> [STATED GOAL]
In the post below about racism and Roma's social media team, which player is the team said to have stood up for?

> [PAGE EXCERPT]

● ● ●

It’s a coincidence that I wrote this at the same time a fellow CdT writer was publishing his own view. This isn’t a reaction to Ssciavillo’s post, but I did want to open up this article originally with:
‘We’ll be told that Roma’s social media team standing up for Juan Jesus is symbolic of a bigger fight against racism.’
And, sure enough, we’ve already begun to do exactly that.
But there are no heroes or villains, for me, when it comes to straightforward issues like racism, violence and inequality. There is just confrontation and the guarantee lives are going to end - whether literally or figuratively. Or both. More than likely both.
In fairness with the many people who praise Roma’s social media team for their actions this past weekend, I do hope what they’ve done sets an example for kids using social media. If we see (and I include myself, as I’ve used Twitter like a kid at times) that social media isn’t the place to become another persona and let out repressed thoughts and emotions without care for others, then that’s a worthwhile example to set. It’s a slim hope of mine, but a hope nonetheless. Because at the heart of Italian society’s closed culture, you’re looking at issues that run a lot deeper than racism. Claudio Ranieri said as much last season, and everyone gave him a free pass for it.
Anyone can claim I’m minimizing the importance of tackling racism itself, but we’re not forced to do either one or the other. You can do both. You can act against racism and actively give a shit about the underlying issues.
Getting an Italian football fan to say “yes racism is bad” is one thing. But that doesn’t mean the underlying resentment fueling all of this is magically cured.
And I’m speaking as someone who is foreign, mixed race and has run into racism more than once since I moved to Italy. So I’m not about to go down the path of getting into whether Italians are crying victim or not because that’s just another way to derail anything productive coming from the brutal changes ahead. But if I went out of my way to be outraged at every fan like the one made an example of by Roma’s social media team, I wouldn’t have a life.

● ● ●

> [INFORMATION SUPPLIED]
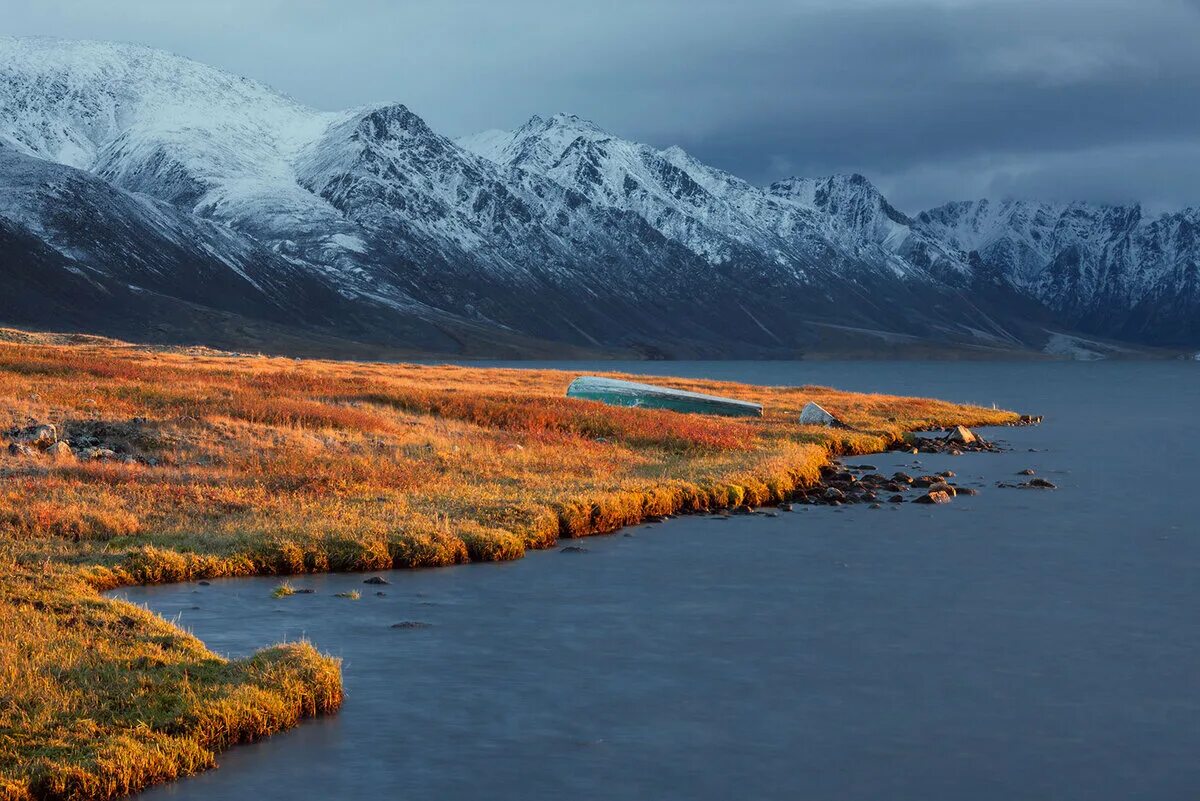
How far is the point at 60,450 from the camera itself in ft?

● ● ●

> [TASK ANSWER]
Juan Jesus